■ PARTS OF THE EXERCISE
1 - Translate this sentence from the director profile into Spanish: "Prior to Providence Consulting Group, Ltd., Mr. Jackson served as a Practice Director at Business & Decision North America from 2008 to 2016, a Solution Architect for Infor from 2006 to 2008 and Solution Architect for Baan Company from 2000 to 2006."
2 - According to the director profile, during which years was Mr. Jackson a Solution Architect for Infor?
3 - Write the next part of the director profile, starting right after its last sentence.

[START TEXT BLOCK]

Director since: 2023

Independent Director

Board Committees:

Audit Committee

Partner and Senior Vice President of Professional Services of Providence Consulting Group, Ltd.

Other Current Public Directorships

None

Professional Experience

Co-founder, Partner and Senior Vice President of Professional Services at Providence Consulting Group LTD, from 2016 to present. Global leader with experience in building and managing leading-edge, technology, sales, services and operations. Providing technology strategy and leadership with focus on AI and machine learning that provides competitive advantage for a diverse range of manufacturing industries and functional areas.
Prior to Providence Consulting Group, Ltd., Mr. Jackson served as a Practice Director at Business & Decision North America from 2008 to 2016, a Solution Architect for Infor from 2006 to 2008 and Solution Architect for Baan Company from 2000 to 2006.

[END TEXT BLOCK]
[START RECORD SET]

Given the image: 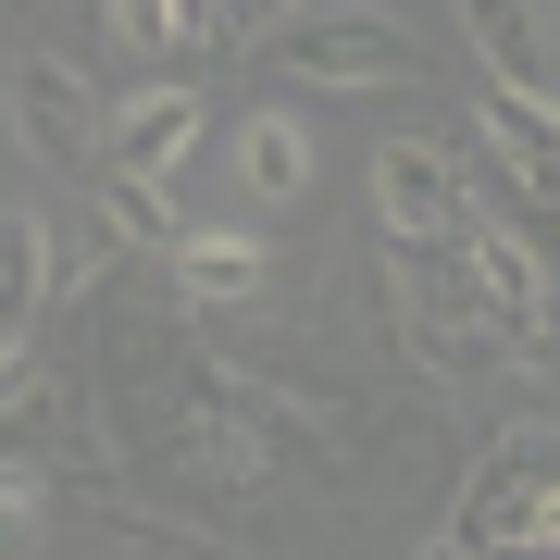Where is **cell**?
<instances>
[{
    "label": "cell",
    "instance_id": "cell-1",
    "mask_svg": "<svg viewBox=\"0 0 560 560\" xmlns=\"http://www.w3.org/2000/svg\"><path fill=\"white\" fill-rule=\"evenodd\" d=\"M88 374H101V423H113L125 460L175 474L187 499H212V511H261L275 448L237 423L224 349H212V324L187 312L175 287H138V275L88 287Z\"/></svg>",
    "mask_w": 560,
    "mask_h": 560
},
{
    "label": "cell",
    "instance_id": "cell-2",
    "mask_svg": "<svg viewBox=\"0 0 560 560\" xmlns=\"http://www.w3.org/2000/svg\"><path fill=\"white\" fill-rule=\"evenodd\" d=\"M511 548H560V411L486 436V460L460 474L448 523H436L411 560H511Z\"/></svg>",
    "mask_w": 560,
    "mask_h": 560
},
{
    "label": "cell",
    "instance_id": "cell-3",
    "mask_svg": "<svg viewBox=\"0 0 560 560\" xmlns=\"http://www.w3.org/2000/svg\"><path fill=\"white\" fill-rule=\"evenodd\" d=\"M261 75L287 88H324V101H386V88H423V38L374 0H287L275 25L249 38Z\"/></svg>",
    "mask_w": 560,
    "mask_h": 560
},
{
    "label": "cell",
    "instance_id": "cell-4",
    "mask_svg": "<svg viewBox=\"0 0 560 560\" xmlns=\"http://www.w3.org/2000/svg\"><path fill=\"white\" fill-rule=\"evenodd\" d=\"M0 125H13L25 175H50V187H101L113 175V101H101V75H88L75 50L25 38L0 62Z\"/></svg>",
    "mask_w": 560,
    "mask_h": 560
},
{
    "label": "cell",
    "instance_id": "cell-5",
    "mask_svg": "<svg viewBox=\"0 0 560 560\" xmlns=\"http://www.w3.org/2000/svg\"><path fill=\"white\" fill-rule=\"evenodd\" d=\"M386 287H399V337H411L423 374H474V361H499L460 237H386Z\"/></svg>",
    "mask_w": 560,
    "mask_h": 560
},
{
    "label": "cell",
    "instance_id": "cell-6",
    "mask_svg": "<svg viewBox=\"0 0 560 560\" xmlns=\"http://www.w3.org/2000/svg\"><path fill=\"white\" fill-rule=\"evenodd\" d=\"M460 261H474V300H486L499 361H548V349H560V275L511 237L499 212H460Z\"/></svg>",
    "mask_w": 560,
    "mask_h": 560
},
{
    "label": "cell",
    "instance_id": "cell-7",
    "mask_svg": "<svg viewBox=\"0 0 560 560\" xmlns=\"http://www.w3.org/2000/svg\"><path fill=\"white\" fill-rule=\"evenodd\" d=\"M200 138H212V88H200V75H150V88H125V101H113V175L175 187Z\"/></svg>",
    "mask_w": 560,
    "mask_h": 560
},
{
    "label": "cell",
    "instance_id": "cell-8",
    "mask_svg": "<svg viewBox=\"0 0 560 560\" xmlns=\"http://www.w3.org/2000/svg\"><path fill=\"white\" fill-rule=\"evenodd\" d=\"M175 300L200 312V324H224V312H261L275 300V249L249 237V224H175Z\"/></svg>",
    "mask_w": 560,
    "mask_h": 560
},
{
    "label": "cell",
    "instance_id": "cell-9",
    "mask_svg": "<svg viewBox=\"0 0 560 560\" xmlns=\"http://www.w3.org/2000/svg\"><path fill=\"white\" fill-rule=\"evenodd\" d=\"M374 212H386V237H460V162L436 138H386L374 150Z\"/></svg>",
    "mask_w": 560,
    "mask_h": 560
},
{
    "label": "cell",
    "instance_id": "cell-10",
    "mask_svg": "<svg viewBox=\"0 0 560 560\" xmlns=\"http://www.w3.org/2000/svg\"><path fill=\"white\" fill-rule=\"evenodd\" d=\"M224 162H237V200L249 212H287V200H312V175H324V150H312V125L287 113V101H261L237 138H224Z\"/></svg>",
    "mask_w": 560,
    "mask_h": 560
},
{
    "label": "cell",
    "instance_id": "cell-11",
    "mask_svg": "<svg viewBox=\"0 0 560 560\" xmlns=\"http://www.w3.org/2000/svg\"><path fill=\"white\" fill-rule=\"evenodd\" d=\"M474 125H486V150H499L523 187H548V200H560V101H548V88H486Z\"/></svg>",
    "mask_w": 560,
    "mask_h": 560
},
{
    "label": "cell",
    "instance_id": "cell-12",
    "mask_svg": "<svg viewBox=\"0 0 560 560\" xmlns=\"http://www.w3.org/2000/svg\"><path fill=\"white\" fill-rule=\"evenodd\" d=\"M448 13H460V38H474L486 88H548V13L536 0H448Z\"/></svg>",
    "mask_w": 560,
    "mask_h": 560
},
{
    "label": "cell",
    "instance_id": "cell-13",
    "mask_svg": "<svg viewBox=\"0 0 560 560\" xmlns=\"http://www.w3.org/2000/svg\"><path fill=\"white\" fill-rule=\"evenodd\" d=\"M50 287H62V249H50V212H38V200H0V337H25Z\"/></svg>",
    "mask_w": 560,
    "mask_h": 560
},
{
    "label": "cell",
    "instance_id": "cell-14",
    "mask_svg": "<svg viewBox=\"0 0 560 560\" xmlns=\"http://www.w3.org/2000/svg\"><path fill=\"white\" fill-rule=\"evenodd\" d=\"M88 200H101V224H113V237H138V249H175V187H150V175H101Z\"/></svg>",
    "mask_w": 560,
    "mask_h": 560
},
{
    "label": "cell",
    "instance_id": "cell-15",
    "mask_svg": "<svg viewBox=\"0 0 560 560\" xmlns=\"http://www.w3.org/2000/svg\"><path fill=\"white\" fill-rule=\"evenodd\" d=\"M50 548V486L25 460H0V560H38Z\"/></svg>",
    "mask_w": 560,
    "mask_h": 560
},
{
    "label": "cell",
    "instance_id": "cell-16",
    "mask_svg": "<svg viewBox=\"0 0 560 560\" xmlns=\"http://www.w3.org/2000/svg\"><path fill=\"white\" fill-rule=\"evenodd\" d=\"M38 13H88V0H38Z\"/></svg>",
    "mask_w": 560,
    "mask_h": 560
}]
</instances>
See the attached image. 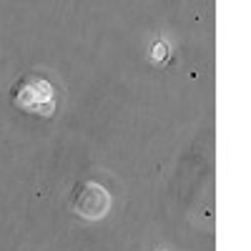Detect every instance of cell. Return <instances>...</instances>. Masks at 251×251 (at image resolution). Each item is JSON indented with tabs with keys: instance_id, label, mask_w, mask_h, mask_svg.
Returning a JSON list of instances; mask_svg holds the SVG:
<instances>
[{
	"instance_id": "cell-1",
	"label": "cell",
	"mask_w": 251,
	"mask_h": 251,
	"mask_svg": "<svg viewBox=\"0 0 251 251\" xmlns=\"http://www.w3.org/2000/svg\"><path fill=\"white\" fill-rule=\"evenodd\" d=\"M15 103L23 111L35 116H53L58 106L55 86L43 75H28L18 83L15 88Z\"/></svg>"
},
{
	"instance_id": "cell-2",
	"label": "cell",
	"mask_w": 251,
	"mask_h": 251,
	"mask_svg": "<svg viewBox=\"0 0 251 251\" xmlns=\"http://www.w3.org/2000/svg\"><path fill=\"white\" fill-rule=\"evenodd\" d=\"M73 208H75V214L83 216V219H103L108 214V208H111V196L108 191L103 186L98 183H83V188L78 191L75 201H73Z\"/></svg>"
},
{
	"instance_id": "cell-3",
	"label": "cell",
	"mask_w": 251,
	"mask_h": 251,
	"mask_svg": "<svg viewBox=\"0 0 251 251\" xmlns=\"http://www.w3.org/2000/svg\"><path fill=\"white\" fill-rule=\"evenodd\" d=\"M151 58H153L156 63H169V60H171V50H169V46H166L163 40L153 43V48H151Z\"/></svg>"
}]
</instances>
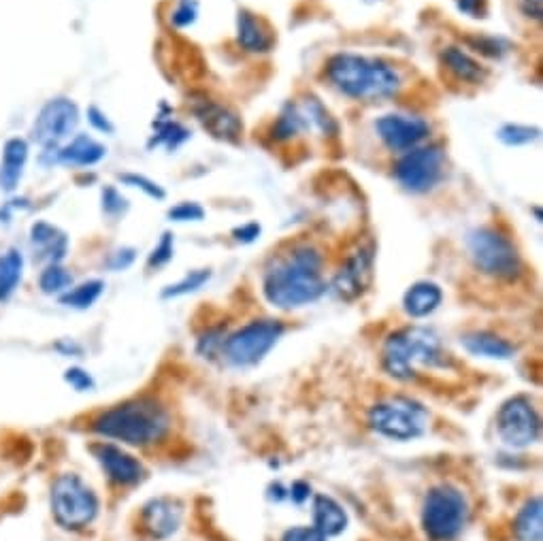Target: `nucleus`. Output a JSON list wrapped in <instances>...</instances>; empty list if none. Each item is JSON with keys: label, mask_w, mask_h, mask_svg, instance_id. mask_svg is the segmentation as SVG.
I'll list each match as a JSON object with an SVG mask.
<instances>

[END RECORD SET]

■ EXERCISE RESULTS
1 - Antes de Providence Consulting Group, Ltd., el Sr. Jackson se desempeñó como Director de Práctica en Business & Decision North America de 2008 a 2016, como Arquitecto de Soluciones en Infor de 2006 a 2008 y como Arquitecto de Soluciones en Baan Company de 2000 a 2006.

2 - From 2006 to 2008.

3 -
Qualifications

Mr. Jackson brings to the Board nearly 30 years of manufacturing technology experience, including extensive experience supporting industrial companies through complex information technology transformation initiatives to drive differentiating operating efficiencies, with leading edge technology. Mr. Jackson has experience providing technology strategy and leadership with focus on AI and machine learning that provides competitive advantage for a diverse range of manufacturing industries and functional areas. Mr. Jackson is also experienced in cybersecurity with a background in working with cutting-edge cyber tools proactively identifying and mitigating cyber threats. We believe these experiences, qualifications, attributes and skills qualify Mr. Jackson to serve as a member of our Board.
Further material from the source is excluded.